Джонсон написал книгу о скрытом горе в американских мюзиклах середины XX века, и его главный аргумент звучит почти провокационно: под яркими номерами, счастливыми финалами и репутацией «эскапистского» жанра мюзиклы 1950-60-х годов на самом деле кодировали травму послевоенной Америки. Не случайно, а системно. Жанр, который принято считать легкомысленным развлечением, оказывается носителем коллективной тревоги целого поколения.
Контекст, в котором рождались эти постановки, трудно назвать беззаботным. Травма Второй мировой войны ещё не остыла, когда страна начала раскалываться из-за движения за гражданские права. Холодная война держала общество в постоянном напряжении, Карибский кризис 1962 года подвёл мир к грани ядерной катастрофы, убийства Джона Кеннеди и Мартина Лютера Кинга оставили после себя незаживающие раны, а тень Хиросимы продолжала висеть над коллективным сознанием. Одновременно с этим падала посещаемость церквей — люди теряли привычные механизмы переживания утраты и смысла. И именно в это время на бродвейских и голливудских сценах царили песни про любовь, семью и надежду.
Чтобы разобраться в этом парадоксе, Джонсон опирается на теорию швейцарско-американского психолога Элизабет Кюблер-Росс, изложенную в её книге «О смерти и умирании» 1969 года — пять стадий горя: отрицание, гнев, торг, депрессия, принятие.
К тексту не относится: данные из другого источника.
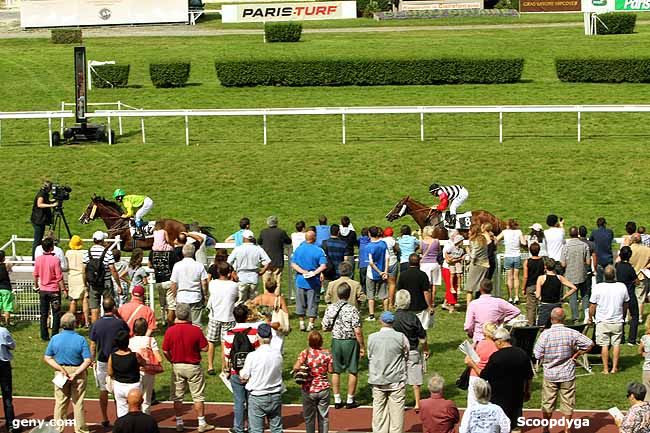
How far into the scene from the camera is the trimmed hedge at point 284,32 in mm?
40938

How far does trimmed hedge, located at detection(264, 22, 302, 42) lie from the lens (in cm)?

Он использует эту модель как своего рода дешифровочный ключ для мюзиклов, распределяя постановки по стадиям в зависимости от того, какую эмоцию они прячут за музыкальными номерами. Показательно, что теория Кюблер-Росс появилась ровно в тот момент, когда золотой век мюзикла подходил к концу — совпадение, которое Джонсон считает не случайным.
При этом он сознательно не стал осовременивать методологию. Более поздняя критика теории Кюблер-Росс — в частности, тезисы о том, что горе не проходит линейно и последовательно — в книгу не попала. Джонсон объясняет это желанием остаться внутри той эпохи, посмотреть на искусство глазами его собственного времени, чтобы найти «безбилетные послания» — сообщения, о которых само искусство даже не подозревало. Для сравнения он привлекает фигуры, которые формировали культурный ландшафт тех же десятилетий: Джона Леннона, Марка Ротко, Нормана Роквелла, Эдварда Хоппера — художников и музыкантов, чьё творчество тоже балансировало между поверхностной гладкостью и внутренним смятением.
Золотой век мюзикла у Джонсона персонифицирован фигурами Ричарда Роджерса и Оскара Хаммерстайна — авторов «Оклахомы!», «Звуков музыки», «Юга Тихого океана», «Золушки». Их наследие переломил Стивен Сондхайм, чьи концептуальные мюзиклы принесли в жанр постмодернистский цинизм и фрагментированное повествование, а следом за ним пришли контркультурные рок-оперы Эндрю Ллойда Уэббера и Стивена Шварца. Парадокс, который замечает Джонсон: Сондхайм использовал мюзиклы середины века как своего рода фольгу, оттеняющую собственные идеи, но именно этим — реакцией против ценностей золотого века — он невольно сохранил спрятанное там горе живым, не дав ему разрешиться.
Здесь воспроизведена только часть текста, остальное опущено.